#### [Prompt a]
Answer these from the passage on strategic questions:
(i) What price felt like a no-brainer for coaches ready for the support?
(ii) By how many spots did the speaker multiply that price?
(iii) Which two values did the strategic questions connect to?

#### [Passage given]
□ □ □ □ □

Notice how none of these questions actually help you move forward. Right, they just kind of spiral you. They can spiral you into deeper uncertainty. Now, you can start to take guesses, like start to answer them, and that is more helpful than just staying stuck in the questions. What if it fails? Okay, what if it fails? What are you going to do? Or am I smart enough to do this? Are you? You can answer those.
But I want to offer something different. What about strategic questions? They’re completely different. They focus on reality and constraints. They also focus on your values and specific outcomes and help you access what you can actually control versus what you can’t.
So let me give you some examples of some specific strategic questions that I asked myself while undergoing the Reimagine pivot, when I decided to completely change the pricing and the positioning after not just one, but two failed launches. Here are some of the things that I asked myself: What does the overhead of this offer actually require? Or what does my business require from this?
And my answer for that question was strategically, overhead is quite low because it’s mostly my time. I’m the one delivering most of the Re-imagine content, almost always. So besides all the costs of running my normal business, there are not a lot of costs associated otherwise. Mostly by that, I mean there’s no live event. That’s a huge cost when it comes to something like this. If you have a live event with your offer, that can add quite a bit of cost in general.
The next question is, what matters more? The money I make or the impact I have? And honestly, to me, both matter. This is not about not making money. I have a business to run, but in this specific situation, if I could make the money that I need to make in order to run my business, would I rather serve a lot more coaches who really want this support? My next question was, what price would be a no-brainer for coaches ready for this support? So when I thought about my ideal clients and what they would invest, five thousand dollars felt like a clear answer. It felt like a steal. Of course they would be in immediately, was my thought.
And then I thought about, okay, well if that’s the price, five thousand dollars, does that times 12 spots, does that bring in the revenue that I need to run my business? And even if I offer payments or whatever, like if there are these other options, does that still work for me?
And just notice what these questions did, right? These aren’t the right questions. They’re just very different than the fear-based questions. They help me see options instead of just yes or no or instead of spiraling me more into fear or into am I enough? They really connected to my values of simplicity and impact, and they gave me something concrete to evaluate.
So let’s think about for a second, creating your own strategic questions for your business. How do you create strategic questions for your specific decisions? Let’s think about constraints. What are the actual requirements? What are my real limitations? So for example, how much time or money do I actually need to make this work? Now, that’s different than what do I want, right? You can ask that too and that’s amazing. But I think it’s so good to just know what do I need? What does my business require?

□ □ □ □ □

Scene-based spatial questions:
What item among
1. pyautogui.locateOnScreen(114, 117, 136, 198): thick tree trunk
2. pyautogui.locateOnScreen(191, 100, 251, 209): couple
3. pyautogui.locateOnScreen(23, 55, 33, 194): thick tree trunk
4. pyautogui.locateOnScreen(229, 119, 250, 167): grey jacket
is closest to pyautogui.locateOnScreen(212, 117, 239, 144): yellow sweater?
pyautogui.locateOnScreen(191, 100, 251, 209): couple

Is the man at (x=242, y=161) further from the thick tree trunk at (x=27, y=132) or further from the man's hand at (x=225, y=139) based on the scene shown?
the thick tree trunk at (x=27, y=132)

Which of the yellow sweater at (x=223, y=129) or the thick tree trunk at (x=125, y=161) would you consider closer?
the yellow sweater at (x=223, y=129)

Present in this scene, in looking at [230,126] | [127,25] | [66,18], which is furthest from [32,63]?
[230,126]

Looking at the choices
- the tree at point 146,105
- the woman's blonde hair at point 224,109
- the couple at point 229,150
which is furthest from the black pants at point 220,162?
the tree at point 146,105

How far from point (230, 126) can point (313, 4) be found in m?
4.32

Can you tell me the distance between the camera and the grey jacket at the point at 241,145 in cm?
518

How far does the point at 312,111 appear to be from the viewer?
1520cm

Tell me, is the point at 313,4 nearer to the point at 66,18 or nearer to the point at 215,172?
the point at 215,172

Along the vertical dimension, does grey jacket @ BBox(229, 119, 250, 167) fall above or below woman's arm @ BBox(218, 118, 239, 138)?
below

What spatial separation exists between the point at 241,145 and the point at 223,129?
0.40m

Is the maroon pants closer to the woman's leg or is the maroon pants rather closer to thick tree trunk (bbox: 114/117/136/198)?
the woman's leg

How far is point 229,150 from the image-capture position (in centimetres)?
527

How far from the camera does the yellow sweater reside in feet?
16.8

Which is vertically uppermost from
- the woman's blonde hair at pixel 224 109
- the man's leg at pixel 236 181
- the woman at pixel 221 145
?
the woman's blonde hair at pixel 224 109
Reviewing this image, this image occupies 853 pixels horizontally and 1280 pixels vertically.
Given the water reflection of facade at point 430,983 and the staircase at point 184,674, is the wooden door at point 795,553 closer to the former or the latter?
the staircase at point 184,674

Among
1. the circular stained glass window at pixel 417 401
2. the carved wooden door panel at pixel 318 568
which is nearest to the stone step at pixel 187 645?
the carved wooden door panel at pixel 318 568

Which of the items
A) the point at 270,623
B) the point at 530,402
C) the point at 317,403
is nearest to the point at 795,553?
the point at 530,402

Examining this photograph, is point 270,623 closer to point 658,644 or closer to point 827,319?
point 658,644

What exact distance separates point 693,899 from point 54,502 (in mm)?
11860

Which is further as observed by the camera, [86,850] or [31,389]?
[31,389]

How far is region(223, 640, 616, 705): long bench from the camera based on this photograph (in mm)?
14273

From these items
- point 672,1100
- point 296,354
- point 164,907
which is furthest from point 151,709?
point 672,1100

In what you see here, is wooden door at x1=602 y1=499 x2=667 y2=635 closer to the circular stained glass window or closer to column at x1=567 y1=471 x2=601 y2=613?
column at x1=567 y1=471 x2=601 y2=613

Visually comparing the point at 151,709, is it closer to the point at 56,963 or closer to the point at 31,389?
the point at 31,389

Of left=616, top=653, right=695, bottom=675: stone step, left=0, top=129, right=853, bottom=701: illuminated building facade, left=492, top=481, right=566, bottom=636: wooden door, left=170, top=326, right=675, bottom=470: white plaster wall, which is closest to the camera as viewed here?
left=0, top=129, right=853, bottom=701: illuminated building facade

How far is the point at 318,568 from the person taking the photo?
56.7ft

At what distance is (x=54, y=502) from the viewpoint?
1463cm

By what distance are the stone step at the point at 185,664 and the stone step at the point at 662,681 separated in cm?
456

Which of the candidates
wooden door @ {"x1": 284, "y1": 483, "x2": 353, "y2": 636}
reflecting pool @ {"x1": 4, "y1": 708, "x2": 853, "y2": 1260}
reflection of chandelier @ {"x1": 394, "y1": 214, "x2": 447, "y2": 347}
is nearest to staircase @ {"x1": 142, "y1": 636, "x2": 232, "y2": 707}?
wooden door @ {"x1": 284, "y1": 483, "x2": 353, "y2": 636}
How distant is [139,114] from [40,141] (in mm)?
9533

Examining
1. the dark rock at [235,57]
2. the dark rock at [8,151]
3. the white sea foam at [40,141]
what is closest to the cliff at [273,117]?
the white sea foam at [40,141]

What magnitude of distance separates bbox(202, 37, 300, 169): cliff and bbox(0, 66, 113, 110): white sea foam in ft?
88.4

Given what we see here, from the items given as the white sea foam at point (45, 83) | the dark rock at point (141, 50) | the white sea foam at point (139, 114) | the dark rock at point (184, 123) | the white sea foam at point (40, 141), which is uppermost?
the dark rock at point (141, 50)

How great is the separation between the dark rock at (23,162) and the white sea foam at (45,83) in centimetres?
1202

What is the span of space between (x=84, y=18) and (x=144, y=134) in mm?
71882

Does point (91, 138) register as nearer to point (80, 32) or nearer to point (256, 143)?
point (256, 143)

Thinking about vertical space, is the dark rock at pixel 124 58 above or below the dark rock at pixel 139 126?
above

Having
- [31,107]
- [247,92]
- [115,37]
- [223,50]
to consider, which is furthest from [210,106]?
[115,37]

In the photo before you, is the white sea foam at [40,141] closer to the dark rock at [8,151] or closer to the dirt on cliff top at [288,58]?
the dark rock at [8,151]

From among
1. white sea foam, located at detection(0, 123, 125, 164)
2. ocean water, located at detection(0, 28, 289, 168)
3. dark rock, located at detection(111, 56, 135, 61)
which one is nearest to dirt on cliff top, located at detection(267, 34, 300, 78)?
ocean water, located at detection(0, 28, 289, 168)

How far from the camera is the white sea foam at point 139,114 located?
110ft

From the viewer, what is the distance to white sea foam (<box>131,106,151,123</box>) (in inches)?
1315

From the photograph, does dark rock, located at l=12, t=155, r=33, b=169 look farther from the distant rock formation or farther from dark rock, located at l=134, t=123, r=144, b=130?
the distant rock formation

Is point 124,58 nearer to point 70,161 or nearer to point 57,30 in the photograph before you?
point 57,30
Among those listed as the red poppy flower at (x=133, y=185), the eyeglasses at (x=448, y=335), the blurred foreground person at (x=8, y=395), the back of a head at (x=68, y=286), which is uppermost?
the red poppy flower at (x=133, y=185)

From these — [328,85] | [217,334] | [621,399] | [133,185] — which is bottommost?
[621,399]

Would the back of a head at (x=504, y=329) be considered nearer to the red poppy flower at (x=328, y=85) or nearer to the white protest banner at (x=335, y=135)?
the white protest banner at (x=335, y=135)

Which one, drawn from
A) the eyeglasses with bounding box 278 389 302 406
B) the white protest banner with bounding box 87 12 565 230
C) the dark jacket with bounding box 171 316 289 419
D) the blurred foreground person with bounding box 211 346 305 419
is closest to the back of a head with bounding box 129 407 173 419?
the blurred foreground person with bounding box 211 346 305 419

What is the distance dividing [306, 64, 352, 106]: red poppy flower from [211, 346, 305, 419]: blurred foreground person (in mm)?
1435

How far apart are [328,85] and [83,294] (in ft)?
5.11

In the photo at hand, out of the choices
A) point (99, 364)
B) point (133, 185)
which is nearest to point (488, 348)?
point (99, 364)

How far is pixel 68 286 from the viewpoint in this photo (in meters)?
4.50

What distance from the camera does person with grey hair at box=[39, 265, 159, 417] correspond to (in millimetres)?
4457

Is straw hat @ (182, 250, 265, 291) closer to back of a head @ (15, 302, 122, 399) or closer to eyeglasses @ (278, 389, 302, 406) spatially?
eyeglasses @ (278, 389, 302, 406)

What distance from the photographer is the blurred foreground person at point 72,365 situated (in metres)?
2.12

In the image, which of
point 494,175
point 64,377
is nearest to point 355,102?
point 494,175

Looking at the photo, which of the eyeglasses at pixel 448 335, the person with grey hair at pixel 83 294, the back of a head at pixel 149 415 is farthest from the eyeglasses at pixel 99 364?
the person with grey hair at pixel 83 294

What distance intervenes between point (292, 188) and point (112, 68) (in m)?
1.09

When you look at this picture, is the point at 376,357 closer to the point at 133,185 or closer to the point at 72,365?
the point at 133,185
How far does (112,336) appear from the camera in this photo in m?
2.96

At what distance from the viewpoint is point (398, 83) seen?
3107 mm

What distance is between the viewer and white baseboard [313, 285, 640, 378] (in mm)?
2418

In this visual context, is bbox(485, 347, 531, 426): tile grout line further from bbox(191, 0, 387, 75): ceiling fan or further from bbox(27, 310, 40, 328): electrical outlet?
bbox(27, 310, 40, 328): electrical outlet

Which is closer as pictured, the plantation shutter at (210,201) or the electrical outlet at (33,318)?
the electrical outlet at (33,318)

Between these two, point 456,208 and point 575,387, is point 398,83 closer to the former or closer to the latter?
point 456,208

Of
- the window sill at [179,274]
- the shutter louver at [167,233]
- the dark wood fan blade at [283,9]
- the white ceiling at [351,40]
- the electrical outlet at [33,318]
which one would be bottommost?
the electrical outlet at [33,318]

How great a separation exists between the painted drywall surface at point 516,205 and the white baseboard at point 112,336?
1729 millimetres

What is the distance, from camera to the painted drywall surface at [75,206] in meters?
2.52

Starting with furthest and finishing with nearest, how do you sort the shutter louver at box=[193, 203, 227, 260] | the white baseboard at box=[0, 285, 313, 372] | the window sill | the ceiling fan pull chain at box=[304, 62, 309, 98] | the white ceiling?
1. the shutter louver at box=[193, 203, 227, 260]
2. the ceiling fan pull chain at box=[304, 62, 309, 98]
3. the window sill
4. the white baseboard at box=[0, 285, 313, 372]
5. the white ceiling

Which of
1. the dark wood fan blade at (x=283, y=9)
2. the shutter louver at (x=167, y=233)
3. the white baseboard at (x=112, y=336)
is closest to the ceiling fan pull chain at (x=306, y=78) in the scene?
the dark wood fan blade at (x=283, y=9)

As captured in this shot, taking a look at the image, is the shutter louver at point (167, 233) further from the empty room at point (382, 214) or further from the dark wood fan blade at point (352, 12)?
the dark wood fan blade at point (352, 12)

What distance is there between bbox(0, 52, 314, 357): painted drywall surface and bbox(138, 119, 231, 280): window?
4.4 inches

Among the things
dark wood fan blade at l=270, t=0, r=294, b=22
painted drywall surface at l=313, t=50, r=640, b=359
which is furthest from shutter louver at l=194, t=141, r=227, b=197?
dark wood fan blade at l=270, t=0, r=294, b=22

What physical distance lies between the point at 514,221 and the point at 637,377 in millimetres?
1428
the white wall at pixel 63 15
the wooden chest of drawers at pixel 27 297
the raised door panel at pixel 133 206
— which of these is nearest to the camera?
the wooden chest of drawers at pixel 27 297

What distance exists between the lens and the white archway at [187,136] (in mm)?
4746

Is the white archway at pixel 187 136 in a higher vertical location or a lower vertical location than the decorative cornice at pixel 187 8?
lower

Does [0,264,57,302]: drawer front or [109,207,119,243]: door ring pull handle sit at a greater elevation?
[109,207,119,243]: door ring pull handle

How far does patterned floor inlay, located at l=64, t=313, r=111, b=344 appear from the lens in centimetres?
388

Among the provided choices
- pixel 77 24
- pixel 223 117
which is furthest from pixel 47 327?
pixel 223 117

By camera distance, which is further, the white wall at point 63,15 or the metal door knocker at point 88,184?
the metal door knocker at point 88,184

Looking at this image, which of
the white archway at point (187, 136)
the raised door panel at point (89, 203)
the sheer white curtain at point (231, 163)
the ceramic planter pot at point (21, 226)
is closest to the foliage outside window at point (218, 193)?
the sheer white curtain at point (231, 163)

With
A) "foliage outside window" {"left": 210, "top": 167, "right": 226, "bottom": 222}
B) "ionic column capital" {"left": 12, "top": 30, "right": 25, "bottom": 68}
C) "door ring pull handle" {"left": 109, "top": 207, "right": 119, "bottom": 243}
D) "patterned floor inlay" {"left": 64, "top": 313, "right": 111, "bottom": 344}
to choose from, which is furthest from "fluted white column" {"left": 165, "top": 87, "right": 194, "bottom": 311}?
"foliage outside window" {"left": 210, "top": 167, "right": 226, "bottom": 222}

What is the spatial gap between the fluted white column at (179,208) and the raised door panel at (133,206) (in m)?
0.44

□ □ □ □ □

#### [Prompt b]
Please identify every line of the records that contains the string "locateOnScreen", and copy each one.

#### [Task response a]
(i) Five thousand dollars
(ii) 12
(iii) Simplicity and impact

#### [Task response b]
1. pyautogui.locateOnScreen(114, 117, 136, 198): thick tree trunk
2. pyautogui.locateOnScreen(191, 100, 251, 209): couple
3. pyautogui.locateOnScreen(23, 55, 33, 194): thick tree trunk
4. pyautogui.locateOnScreen(229, 119, 250, 167): grey jacket
is closest to pyautogui.locateOnScreen(212, 117, 239, 144): yellow sweater?
pyautogui.locateOnScreen(191, 100, 251, 209): couple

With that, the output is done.